"""
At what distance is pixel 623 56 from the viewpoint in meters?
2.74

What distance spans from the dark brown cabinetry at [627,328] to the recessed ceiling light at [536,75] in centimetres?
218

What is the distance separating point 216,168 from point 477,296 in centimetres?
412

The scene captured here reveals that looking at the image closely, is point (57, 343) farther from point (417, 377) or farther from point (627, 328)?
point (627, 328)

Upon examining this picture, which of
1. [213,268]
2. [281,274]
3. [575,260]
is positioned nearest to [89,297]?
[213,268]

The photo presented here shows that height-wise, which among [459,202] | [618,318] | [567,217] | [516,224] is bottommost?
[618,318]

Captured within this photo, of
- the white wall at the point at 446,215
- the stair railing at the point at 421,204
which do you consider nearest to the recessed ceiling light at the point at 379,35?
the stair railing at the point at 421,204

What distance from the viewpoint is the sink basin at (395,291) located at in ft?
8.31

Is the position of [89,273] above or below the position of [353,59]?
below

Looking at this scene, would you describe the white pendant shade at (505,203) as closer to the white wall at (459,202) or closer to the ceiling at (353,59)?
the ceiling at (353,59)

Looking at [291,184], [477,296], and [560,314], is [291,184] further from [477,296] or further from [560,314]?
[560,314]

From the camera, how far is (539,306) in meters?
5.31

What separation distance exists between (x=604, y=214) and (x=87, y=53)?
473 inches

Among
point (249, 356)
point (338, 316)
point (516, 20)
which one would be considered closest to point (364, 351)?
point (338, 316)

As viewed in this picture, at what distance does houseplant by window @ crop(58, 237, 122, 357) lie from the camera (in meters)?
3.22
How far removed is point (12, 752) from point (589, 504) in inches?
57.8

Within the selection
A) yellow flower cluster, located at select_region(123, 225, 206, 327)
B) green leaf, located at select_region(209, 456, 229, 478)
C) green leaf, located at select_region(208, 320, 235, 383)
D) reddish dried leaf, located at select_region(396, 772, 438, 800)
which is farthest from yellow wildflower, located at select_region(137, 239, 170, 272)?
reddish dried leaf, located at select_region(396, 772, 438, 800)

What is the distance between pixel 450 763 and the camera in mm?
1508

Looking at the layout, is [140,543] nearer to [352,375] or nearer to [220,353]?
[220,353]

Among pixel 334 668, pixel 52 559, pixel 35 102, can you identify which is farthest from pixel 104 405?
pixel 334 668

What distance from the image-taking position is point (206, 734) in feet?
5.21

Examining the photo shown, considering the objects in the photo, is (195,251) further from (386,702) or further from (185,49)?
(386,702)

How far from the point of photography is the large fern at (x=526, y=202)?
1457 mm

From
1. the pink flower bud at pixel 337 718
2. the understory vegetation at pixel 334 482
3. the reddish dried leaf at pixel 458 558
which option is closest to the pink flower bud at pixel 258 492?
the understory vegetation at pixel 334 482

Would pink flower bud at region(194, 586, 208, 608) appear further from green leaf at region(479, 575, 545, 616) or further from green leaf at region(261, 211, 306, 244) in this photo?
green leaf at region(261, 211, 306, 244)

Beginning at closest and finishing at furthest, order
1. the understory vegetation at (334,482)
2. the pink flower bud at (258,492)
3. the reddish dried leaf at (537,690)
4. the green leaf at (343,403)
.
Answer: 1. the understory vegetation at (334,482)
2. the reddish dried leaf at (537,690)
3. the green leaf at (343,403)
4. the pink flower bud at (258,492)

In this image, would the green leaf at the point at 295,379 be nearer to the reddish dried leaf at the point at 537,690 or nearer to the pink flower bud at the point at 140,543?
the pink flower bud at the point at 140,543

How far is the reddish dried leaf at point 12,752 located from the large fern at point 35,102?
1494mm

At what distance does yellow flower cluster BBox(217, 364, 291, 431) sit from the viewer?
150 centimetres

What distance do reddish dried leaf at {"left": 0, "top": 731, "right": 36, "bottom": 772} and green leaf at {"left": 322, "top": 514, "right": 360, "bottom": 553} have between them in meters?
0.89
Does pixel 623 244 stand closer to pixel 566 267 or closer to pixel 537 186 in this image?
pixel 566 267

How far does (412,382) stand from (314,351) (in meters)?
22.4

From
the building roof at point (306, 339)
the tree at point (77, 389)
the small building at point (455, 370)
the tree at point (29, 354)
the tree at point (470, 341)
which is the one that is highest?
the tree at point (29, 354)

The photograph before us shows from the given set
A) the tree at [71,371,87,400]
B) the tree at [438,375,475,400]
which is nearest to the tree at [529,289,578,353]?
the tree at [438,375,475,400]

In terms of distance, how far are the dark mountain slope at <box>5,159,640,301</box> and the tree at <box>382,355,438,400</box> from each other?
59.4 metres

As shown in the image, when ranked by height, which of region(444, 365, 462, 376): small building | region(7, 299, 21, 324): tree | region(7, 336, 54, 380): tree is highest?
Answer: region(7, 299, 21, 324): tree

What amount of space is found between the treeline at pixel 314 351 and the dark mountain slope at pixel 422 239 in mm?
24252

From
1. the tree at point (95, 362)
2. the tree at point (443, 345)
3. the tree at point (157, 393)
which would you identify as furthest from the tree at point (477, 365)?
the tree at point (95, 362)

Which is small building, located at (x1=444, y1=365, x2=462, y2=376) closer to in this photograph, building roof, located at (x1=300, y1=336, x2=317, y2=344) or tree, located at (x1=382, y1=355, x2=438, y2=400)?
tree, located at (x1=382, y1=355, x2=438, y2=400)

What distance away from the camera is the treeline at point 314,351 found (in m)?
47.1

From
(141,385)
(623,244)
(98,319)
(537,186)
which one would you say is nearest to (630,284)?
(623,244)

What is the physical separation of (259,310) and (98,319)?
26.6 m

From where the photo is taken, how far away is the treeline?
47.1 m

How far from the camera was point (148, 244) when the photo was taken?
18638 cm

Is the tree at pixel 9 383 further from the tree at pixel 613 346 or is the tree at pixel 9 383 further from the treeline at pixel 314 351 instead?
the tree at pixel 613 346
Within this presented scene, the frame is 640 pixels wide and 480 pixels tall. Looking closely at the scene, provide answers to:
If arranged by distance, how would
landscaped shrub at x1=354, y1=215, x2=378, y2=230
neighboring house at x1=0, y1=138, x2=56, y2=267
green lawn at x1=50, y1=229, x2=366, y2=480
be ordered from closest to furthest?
"""
"""
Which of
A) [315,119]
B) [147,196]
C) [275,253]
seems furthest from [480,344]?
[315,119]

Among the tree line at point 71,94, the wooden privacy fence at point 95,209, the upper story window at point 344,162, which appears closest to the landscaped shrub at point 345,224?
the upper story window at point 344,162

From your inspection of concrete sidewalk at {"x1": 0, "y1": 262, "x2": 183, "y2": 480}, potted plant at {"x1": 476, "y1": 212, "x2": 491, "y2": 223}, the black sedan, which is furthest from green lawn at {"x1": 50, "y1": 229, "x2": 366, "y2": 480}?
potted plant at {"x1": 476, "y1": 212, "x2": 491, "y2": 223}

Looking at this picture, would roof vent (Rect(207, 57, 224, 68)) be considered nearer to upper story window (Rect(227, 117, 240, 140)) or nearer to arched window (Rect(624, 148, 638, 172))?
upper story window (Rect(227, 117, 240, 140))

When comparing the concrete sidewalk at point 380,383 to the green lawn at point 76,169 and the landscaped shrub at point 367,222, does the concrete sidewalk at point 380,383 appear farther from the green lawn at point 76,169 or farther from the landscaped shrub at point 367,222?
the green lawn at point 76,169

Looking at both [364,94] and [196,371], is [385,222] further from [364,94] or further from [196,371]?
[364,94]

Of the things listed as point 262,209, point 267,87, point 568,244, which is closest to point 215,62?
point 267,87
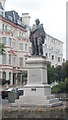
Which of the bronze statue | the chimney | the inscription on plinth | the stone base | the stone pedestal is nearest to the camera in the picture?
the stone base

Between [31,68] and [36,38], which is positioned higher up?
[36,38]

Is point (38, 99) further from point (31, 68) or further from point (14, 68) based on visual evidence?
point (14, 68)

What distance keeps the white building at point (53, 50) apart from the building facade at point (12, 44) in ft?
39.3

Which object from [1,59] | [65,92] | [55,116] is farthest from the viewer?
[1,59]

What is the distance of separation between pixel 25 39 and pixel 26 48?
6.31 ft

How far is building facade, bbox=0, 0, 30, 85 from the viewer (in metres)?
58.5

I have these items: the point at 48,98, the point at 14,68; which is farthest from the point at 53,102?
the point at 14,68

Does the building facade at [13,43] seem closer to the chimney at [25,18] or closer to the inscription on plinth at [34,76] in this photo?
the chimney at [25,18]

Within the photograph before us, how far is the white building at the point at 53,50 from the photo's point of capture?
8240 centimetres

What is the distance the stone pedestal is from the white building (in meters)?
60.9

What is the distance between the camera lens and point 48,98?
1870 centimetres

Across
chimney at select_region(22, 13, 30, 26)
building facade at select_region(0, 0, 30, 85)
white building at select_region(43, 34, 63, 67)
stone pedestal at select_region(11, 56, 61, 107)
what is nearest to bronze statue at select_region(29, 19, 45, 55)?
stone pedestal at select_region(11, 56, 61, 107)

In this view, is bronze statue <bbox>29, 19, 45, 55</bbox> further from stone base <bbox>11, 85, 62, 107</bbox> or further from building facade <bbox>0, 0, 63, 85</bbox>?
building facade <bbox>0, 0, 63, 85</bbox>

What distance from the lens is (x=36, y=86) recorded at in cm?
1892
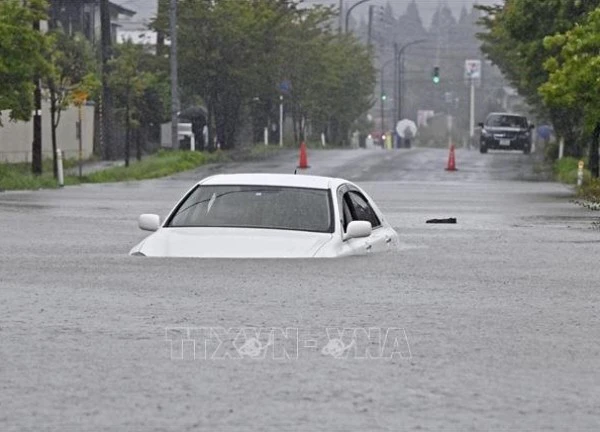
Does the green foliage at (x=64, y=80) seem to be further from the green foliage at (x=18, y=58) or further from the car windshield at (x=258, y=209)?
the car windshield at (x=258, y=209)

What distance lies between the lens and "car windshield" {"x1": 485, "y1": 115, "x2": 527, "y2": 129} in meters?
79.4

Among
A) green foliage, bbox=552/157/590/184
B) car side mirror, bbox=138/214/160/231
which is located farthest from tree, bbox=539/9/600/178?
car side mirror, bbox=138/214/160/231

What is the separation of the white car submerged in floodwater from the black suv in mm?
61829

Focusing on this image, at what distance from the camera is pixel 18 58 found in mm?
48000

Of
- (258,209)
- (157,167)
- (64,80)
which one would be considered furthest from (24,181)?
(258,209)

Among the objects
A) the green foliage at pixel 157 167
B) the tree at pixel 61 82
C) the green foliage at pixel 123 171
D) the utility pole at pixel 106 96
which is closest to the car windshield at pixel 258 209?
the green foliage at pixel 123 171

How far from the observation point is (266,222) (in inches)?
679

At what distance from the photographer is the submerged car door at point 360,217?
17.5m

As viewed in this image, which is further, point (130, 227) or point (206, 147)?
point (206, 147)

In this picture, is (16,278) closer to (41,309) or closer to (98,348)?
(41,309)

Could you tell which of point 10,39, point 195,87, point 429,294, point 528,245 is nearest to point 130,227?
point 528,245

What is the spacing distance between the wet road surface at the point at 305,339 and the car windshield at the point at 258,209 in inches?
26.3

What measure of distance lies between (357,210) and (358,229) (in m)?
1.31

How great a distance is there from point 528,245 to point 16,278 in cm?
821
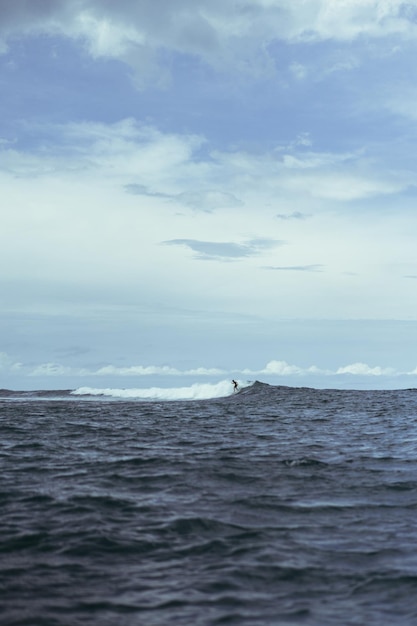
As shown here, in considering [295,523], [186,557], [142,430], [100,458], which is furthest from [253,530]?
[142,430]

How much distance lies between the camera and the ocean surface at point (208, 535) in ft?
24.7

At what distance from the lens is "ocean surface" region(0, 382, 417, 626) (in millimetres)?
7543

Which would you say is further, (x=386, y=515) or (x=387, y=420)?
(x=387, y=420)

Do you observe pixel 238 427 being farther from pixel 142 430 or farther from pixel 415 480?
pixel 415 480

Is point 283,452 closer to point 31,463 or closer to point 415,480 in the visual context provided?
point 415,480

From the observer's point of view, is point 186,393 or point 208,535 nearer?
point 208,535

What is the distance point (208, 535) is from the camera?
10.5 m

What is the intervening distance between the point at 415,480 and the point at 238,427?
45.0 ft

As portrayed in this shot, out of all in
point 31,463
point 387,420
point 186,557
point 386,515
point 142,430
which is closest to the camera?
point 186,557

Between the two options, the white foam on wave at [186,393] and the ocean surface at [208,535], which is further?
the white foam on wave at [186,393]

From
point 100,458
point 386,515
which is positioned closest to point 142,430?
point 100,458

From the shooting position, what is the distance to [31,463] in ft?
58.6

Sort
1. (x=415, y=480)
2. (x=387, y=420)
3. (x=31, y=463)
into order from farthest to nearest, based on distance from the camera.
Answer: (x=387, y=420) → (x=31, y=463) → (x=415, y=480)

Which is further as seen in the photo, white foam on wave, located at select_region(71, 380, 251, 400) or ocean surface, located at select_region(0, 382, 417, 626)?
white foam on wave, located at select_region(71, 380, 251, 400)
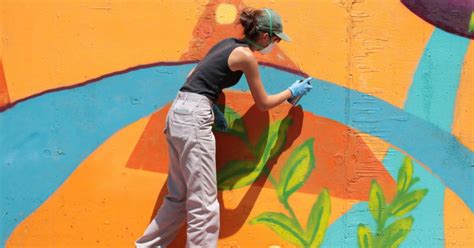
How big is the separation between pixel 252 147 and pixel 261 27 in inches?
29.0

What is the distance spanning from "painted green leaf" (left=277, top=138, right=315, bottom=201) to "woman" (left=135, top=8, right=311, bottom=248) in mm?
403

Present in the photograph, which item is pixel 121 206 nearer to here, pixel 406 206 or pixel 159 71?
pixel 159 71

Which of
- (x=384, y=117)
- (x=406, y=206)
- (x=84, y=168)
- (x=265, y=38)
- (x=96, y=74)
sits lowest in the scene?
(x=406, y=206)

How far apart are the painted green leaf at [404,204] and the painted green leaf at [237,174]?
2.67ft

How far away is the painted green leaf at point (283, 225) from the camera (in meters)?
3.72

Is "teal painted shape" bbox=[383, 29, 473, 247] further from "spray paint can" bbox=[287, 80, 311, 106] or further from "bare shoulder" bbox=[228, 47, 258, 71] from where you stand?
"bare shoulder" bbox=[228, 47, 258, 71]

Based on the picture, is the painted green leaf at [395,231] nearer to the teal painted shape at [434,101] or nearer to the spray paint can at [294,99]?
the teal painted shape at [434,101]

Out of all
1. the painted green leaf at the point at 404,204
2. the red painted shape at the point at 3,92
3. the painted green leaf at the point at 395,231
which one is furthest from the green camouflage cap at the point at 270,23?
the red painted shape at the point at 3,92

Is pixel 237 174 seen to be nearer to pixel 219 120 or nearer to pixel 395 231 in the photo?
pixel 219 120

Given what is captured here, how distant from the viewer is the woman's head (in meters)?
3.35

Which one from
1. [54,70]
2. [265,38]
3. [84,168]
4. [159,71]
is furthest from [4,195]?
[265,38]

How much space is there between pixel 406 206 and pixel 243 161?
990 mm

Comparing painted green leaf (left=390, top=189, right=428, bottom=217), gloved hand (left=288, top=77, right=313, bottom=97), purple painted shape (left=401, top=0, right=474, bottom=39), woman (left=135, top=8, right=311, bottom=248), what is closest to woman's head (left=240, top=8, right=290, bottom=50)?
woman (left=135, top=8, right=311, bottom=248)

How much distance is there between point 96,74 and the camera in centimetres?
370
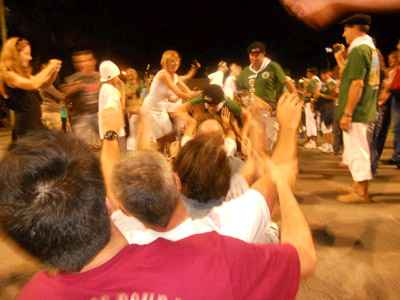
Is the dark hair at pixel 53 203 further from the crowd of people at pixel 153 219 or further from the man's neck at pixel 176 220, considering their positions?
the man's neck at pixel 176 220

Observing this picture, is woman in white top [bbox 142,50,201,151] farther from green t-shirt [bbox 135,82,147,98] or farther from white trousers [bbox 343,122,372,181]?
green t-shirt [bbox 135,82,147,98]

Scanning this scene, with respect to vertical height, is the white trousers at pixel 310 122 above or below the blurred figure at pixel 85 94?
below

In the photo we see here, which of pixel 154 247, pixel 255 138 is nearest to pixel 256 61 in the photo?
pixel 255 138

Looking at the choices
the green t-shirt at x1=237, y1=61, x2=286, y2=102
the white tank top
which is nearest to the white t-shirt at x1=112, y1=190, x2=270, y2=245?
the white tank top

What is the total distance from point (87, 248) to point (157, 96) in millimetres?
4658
"""
- [Problem]:
Can you write out, word for word, the lines of the records starting at the line that contains "What is the distance point" and ending after the line that contains "Answer: (x=387, y=420)"?

- [Answer for the task]:
What is the distance point (208, 535) is from the camera?
10.5 m

What is the intervening distance between the point at 415,480 and the point at 238,427?
45.0 ft

As portrayed in this shot, out of all in
point 31,463
point 387,420
point 186,557
point 386,515
point 142,430
which is closest to the camera?
point 186,557

Between the two options, the white foam on wave at [186,393] and the ocean surface at [208,535], which is further?
the white foam on wave at [186,393]

From
point 100,458
point 386,515
which is positioned closest to point 142,430?
point 100,458

From the shooting position, what is the distance to [31,463] in ft?
58.6

Sort
1. (x=415, y=480)
2. (x=387, y=420)
3. (x=31, y=463)
into order from farthest to nearest, based on distance from the camera.
Answer: (x=387, y=420) → (x=31, y=463) → (x=415, y=480)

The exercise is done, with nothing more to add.